**Input data**
· · · · ·

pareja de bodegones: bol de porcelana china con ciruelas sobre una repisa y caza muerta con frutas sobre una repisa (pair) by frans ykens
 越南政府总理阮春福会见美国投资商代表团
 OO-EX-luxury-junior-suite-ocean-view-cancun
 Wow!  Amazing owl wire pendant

· · · · ·

Without omitting anything, output the data verbatim.

pareja de bodegones: bol de porcelana china con ciruelas sobre una repisa y caza muerta con frutas sobre una repisa (pair) by frans ykens
 越南政府总理阮春福会见美国投资商代表团
 OO-EX-luxury-junior-suite-ocean-view-cancun
 Wow!  Amazing owl wire pendant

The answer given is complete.